Records for the task →
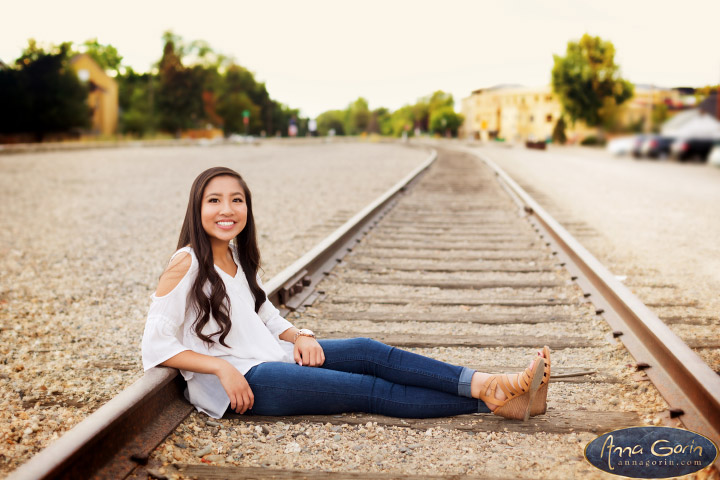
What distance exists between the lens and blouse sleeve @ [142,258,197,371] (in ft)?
8.17

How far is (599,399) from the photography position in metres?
2.87

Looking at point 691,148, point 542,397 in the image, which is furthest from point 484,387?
point 691,148

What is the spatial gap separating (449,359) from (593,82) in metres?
4.88

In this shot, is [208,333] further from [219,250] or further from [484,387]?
[484,387]

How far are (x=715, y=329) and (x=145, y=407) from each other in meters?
3.35

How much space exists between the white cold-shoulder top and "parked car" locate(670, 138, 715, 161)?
2.29 meters

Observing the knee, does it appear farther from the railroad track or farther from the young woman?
the railroad track

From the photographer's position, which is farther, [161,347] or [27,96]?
[27,96]

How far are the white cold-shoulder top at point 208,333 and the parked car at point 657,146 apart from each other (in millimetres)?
2303

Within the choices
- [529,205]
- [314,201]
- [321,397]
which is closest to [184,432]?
[321,397]

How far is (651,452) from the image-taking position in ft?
7.66

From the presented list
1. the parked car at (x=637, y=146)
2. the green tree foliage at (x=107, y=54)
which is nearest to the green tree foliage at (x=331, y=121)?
the green tree foliage at (x=107, y=54)

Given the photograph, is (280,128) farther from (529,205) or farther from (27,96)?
(529,205)

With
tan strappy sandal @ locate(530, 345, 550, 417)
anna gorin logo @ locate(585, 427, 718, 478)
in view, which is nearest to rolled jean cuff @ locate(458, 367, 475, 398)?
tan strappy sandal @ locate(530, 345, 550, 417)
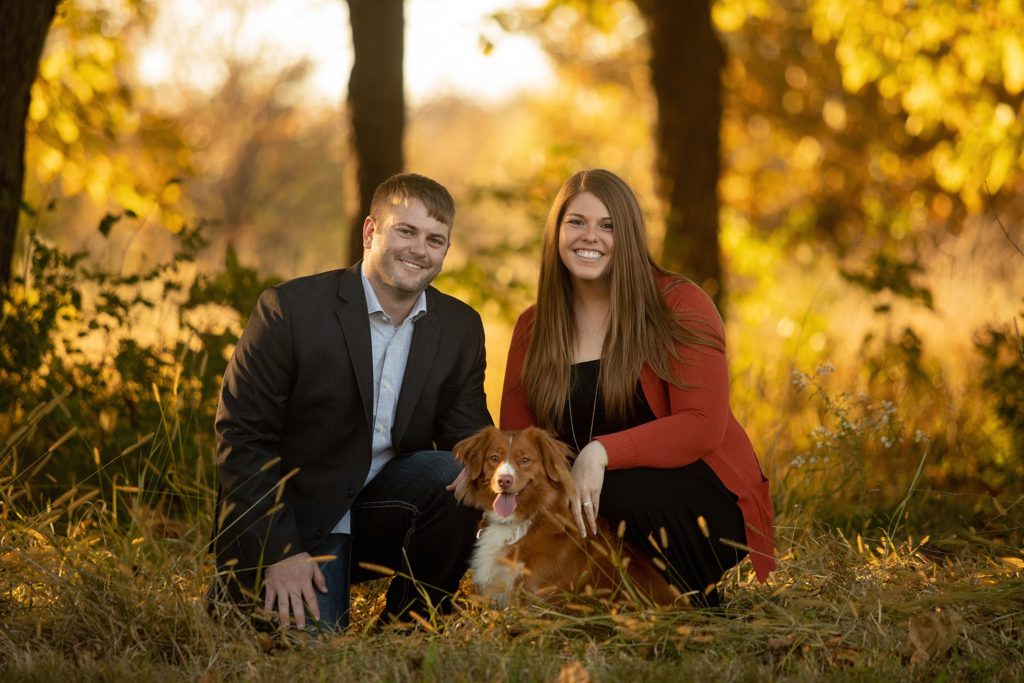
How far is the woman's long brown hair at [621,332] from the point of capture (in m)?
4.20

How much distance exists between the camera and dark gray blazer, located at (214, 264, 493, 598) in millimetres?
3912

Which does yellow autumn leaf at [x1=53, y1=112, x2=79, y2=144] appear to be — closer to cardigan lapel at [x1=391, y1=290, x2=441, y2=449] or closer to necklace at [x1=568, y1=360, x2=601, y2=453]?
cardigan lapel at [x1=391, y1=290, x2=441, y2=449]

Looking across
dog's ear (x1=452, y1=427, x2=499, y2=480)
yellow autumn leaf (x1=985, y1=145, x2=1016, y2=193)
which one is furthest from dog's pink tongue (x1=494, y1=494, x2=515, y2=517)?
yellow autumn leaf (x1=985, y1=145, x2=1016, y2=193)

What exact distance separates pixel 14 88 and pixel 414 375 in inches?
111

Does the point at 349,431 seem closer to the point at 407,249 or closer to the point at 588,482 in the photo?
the point at 407,249

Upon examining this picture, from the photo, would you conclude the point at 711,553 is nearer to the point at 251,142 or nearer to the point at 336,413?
the point at 336,413

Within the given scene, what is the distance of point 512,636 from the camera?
12.4 feet

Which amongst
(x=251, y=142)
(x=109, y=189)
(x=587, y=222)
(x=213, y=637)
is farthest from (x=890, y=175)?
(x=213, y=637)

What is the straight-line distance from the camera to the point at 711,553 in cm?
412

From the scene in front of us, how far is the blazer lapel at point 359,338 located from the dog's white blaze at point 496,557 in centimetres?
61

Problem description →
Rewrite the data above with every "white cold-shoulder top" changed to "white off-shoulder top" and everything else left as it is. Leave the pictures out.

Answer for this exercise →
What distance exists between the lens and blouse sleeve @ [142,258,197,371] (in ft)?
8.17

How far is (599,399) from the photography position in metres?
2.87

Looking at point 691,148, point 542,397 in the image, which is furthest from point 484,387?
point 691,148

What is the spatial gap separating (449,359) from (593,82) in metres?
4.88

In this shot, is [208,333] further from [219,250] or further from [484,387]?
[484,387]

How far are (x=715, y=329) and (x=145, y=407) from each other in meters?
3.35

How much space exists between the white off-shoulder top and "parked car" locate(670, 138, 715, 161)?
2.29 meters

Observing the knee, does it appear farther from the railroad track or farther from the young woman?
the railroad track

From the photographer's position, which is farther, [161,347] or [27,96]?
[27,96]

How far are the white off-shoulder top at point 208,333 and the parked car at point 657,146 apart from each other (in millimetres)?
2303

Within the choices
- [529,205]
- [314,201]
- [321,397]
which is closest to [184,432]?
[321,397]

How far is (651,452) from the image-taking position in ft?
7.66

From the presented list
1. the parked car at (x=637, y=146)
2. the green tree foliage at (x=107, y=54)
which is nearest to the green tree foliage at (x=331, y=121)?
the green tree foliage at (x=107, y=54)

Given the photograph, is (280,128) farther from (529,205) or farther from (27,96)?
(529,205)

With
tan strappy sandal @ locate(530, 345, 550, 417)
anna gorin logo @ locate(585, 427, 718, 478)
in view, which is nearest to rolled jean cuff @ locate(458, 367, 475, 398)?
tan strappy sandal @ locate(530, 345, 550, 417)
How far is the woman's long brown hair at [621,332] from the point of capture (in m)?
4.20

How much distance exists between the camera and dark gray blazer, located at (214, 264, 493, 598) in millimetres?
3912

Which does yellow autumn leaf at [x1=53, y1=112, x2=79, y2=144] appear to be — closer to cardigan lapel at [x1=391, y1=290, x2=441, y2=449] or closer to necklace at [x1=568, y1=360, x2=601, y2=453]?
cardigan lapel at [x1=391, y1=290, x2=441, y2=449]

Looking across
dog's ear (x1=452, y1=427, x2=499, y2=480)
yellow autumn leaf (x1=985, y1=145, x2=1016, y2=193)
which one is furthest from dog's pink tongue (x1=494, y1=494, x2=515, y2=517)?
yellow autumn leaf (x1=985, y1=145, x2=1016, y2=193)

What exact distance separates pixel 14 88 and pixel 414 375 in inches?
111

Does the point at 349,431 seem closer to the point at 407,249 or closer to the point at 588,482 in the photo?
the point at 407,249

Upon examining this picture, from the photo, would you conclude the point at 711,553 is nearer to the point at 251,142 or nearer to the point at 336,413?
the point at 336,413

Within the given scene, what is the distance of point 512,636 from the camera?
12.4 feet

Which amongst
(x=251, y=142)
(x=109, y=189)
(x=587, y=222)
(x=213, y=637)
is farthest from (x=890, y=175)?
(x=213, y=637)

What is the straight-line distance from the camera to the point at 711,553 in cm?
412

From the scene in front of us, how far is the blazer lapel at point 359,338 located from the dog's white blaze at point 496,557 in centimetres?
61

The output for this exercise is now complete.